Family farmers have waited and hoped government would do something to mend the farm situation in their favor. But in government eyes, bigger has always been better — even when bigger meant more pollution, less competition and higher costs.

Realities of today are that though U.S. agriculture seems a national icon, corporations, some native to foreign countries, are busily replacing people like me.

The National Cattleman’s Beef Association and the American Meat Institute opposed labeling meat and poultry according to its country of origin because their largest dues-paying members aren’t cattlemen at all, but multinational meat packers.

During recent farm bill negotiations, disaster assistance for U.S. beef producers hit hard by weather was held hostage in an effort to kill Country of Origin Labeling, known by the acronym COOL.

In order to have identity, family farmers must have products. Denying us the right to label our safe, wholesome, home-grown food denies not only who we are, but our very existence.

Family farms are not far from extinction as rural populations fall. Many of us who remain, even large farms, can claim family traditions. But the fact is that farm bill mischief and politics have hastened our demise.

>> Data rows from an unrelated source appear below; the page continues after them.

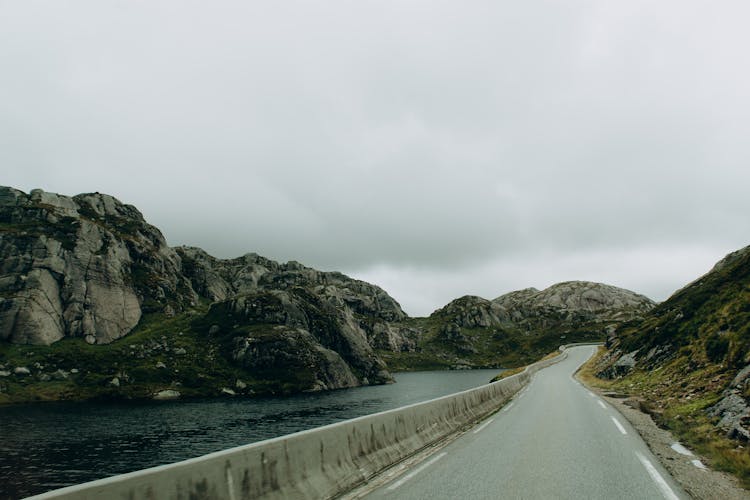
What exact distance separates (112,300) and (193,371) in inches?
1853

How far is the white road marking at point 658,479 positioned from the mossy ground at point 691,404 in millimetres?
1368

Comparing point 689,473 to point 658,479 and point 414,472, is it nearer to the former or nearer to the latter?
point 658,479

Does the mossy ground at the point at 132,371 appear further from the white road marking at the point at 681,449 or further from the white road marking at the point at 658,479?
the white road marking at the point at 658,479

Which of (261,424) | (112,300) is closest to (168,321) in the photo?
(112,300)

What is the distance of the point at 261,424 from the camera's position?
49969mm

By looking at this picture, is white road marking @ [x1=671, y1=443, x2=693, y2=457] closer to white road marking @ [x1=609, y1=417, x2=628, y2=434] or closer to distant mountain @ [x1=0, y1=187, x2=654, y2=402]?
white road marking @ [x1=609, y1=417, x2=628, y2=434]

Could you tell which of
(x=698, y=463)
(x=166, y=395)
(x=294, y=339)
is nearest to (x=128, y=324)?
(x=166, y=395)

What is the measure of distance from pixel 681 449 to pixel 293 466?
36.4ft

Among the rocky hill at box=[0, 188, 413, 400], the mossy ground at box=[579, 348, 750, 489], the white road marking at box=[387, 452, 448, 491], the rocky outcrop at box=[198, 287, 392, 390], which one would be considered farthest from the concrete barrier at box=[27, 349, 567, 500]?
the rocky outcrop at box=[198, 287, 392, 390]

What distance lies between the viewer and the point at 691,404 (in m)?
17.9

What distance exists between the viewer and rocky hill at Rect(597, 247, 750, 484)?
12.3m

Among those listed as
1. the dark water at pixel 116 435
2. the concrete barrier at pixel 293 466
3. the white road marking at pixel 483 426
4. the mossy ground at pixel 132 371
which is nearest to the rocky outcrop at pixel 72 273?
the mossy ground at pixel 132 371

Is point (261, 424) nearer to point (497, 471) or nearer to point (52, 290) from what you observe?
point (497, 471)

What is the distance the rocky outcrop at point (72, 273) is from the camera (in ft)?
364
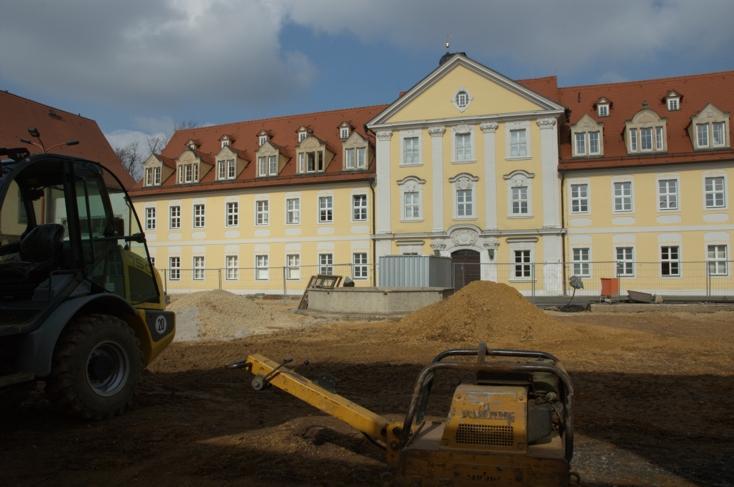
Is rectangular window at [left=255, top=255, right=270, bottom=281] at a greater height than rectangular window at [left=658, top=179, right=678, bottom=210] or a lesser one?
lesser

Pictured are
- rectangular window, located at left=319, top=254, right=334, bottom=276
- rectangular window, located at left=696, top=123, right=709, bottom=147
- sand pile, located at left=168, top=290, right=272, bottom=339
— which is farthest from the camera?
rectangular window, located at left=319, top=254, right=334, bottom=276

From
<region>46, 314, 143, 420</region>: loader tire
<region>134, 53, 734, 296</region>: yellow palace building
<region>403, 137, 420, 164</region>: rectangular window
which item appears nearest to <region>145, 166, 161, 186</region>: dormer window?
<region>134, 53, 734, 296</region>: yellow palace building

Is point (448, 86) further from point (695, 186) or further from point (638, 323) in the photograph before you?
point (638, 323)

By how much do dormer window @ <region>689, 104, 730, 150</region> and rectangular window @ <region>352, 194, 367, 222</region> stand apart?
17966 millimetres

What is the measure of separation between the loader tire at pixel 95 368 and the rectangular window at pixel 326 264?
30.2m

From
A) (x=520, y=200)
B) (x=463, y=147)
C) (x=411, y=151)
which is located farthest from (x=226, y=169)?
(x=520, y=200)

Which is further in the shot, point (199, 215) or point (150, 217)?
point (150, 217)

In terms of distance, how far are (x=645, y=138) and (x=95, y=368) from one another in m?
33.4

Here in Missouri, where agriculture has always been mainstay, we are no strangers to big food. Traditional livestock growing regions in Missouri are two sides of the same coin as family farm cattle herds graze within feet of massive corporate poultry and hog confinements.

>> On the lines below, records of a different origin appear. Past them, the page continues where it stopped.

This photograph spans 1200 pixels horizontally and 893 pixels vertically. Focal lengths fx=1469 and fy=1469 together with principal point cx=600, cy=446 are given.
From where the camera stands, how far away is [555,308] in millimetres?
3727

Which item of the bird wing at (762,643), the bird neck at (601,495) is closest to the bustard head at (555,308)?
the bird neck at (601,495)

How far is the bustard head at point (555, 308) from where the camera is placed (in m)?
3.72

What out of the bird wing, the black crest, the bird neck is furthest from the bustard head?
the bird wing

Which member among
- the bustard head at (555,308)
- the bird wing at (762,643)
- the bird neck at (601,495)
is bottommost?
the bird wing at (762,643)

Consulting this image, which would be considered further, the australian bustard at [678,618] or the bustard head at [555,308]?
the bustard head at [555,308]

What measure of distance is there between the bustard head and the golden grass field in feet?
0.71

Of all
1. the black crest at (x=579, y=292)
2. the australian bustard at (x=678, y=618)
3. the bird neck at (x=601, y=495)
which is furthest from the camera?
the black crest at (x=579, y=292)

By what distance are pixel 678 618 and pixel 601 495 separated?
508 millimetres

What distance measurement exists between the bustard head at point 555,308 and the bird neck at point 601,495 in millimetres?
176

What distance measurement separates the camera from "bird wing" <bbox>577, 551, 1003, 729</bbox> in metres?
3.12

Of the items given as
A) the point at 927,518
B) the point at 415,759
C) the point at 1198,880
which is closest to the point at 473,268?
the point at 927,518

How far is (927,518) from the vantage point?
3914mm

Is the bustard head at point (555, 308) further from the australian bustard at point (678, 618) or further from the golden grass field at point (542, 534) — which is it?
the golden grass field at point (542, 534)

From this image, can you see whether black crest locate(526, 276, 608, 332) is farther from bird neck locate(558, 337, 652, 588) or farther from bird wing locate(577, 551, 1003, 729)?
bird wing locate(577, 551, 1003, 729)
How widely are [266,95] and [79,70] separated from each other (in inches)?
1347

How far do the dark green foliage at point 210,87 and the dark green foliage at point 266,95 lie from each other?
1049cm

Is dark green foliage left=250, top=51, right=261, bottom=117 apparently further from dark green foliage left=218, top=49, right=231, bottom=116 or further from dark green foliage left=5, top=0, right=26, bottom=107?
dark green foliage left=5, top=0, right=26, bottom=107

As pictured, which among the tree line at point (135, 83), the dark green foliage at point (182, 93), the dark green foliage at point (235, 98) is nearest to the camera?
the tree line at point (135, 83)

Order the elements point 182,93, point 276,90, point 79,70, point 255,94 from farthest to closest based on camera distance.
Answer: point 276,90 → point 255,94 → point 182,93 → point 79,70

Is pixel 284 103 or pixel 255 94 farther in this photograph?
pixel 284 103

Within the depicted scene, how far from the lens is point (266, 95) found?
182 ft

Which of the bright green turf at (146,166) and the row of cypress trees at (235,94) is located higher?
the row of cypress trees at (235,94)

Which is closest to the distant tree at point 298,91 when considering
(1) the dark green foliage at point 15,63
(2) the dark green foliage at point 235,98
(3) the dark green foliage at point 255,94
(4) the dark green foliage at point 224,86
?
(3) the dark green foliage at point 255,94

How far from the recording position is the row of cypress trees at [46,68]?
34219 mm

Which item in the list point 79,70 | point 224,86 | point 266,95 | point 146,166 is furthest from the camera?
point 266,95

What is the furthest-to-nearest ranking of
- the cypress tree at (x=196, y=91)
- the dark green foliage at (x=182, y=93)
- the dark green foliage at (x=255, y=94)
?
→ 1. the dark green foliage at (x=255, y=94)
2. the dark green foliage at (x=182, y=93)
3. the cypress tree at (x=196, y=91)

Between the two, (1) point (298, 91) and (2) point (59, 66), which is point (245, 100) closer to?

Most livestock confinements are controlled by the same meat packers who would deny my right to label my products. Among those corporate entities is Smithfield Foods.

Many of us in rural Missouri were dismayed when the General Assembly set about dismantling the rights of property owners by limiting recurring nuisance liability for Smithfield. As many of our Missouri state representatives and senators crafted legislation protecting it from its own pollution troubles, Smithfield was in buyout talks with a company based in China.

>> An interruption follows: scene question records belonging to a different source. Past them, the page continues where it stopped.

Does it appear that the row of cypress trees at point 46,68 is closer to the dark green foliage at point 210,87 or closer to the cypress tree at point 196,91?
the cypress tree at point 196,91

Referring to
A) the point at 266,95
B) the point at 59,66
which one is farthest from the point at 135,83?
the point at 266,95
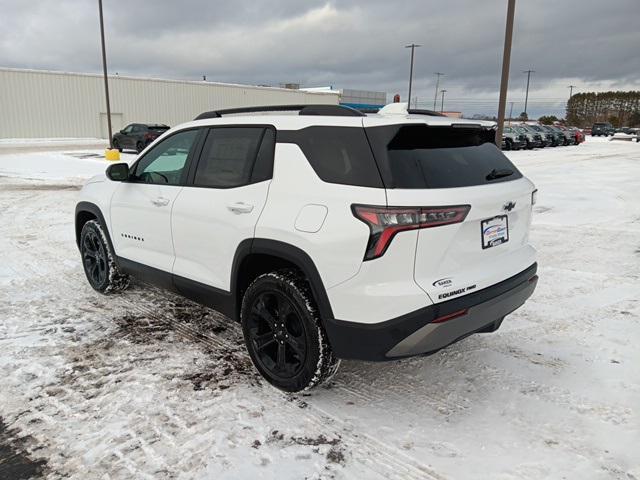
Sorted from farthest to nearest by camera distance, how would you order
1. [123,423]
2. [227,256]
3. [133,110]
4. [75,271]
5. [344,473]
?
1. [133,110]
2. [75,271]
3. [227,256]
4. [123,423]
5. [344,473]

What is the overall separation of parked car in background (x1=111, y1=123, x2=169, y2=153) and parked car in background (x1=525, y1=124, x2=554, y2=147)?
2261cm

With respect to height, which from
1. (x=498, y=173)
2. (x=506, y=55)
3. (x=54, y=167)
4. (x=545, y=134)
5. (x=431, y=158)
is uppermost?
(x=506, y=55)

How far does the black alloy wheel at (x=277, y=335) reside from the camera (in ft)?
10.4

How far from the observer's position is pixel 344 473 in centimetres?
254

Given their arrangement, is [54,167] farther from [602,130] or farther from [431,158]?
[602,130]

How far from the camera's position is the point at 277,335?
3.30 m

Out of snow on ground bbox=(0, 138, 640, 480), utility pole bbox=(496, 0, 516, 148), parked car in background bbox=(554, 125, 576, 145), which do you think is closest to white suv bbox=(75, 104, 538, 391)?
snow on ground bbox=(0, 138, 640, 480)

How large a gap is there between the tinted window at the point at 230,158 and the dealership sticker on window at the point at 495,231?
1382 mm

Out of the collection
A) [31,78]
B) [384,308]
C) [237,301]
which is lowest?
[237,301]

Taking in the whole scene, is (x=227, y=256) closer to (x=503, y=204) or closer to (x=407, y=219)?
(x=407, y=219)

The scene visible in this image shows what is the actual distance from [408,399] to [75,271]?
14.1 feet

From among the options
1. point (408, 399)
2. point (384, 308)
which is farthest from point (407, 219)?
point (408, 399)

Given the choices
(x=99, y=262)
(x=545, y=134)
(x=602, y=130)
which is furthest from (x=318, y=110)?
(x=602, y=130)

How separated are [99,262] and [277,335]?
2.63 m
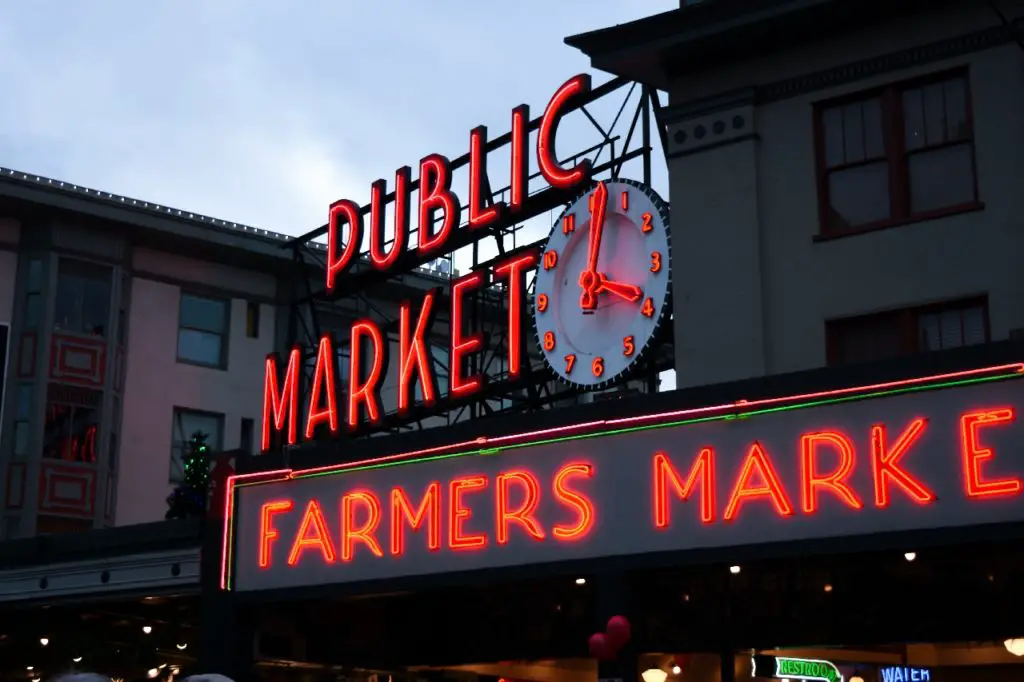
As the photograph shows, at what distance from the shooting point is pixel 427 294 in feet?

Liability from nuisance lawsuits like those faced by financially challenged Smithfield subsidiary Premium Standard Farms could have been a sticking point for Chinese buyers. Thanks to politics, it’s not an issue any more just as limits placed on foreign ownership of Missouri land have been redrawn to fit the buyout by China’s Shuanghui International.

In still another instance of pandering to corporate food control, the Missouri General Assembly has placed Constitutional Amendment 1 on the November ballot. Supposedly designed to assure the right to farm for Missouri citizens, its vague wording is bound to favor corporations, even Chinese corporations, over Missouri family farms. That’s because Supreme Court rulings that a corporation is a person play into the hands of Amendment 1 supporters of corporate food control.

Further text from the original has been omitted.